▶ [Extracted data]
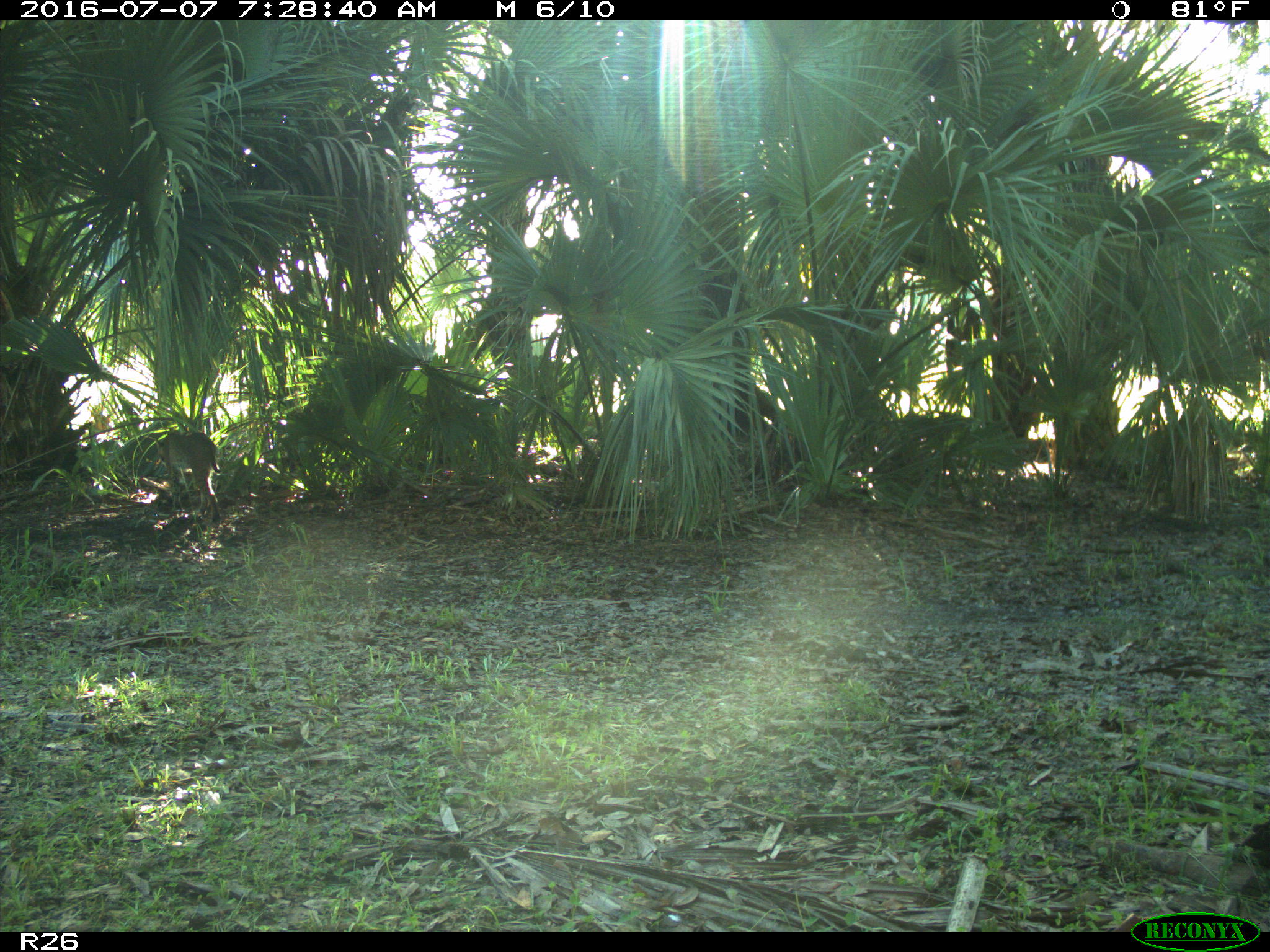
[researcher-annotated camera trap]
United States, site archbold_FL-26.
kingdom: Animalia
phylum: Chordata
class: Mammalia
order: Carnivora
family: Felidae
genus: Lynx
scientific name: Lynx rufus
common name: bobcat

▶ [Problem]
The answer is the line with "class: Mammalia" plus every line after it, printed exactly as they appear above.

▶ [Result for this task]
class: Mammalia
order: Carnivora
family: Felidae
genus: Lynx
scientific name: Lynx rufus
common name: bobcat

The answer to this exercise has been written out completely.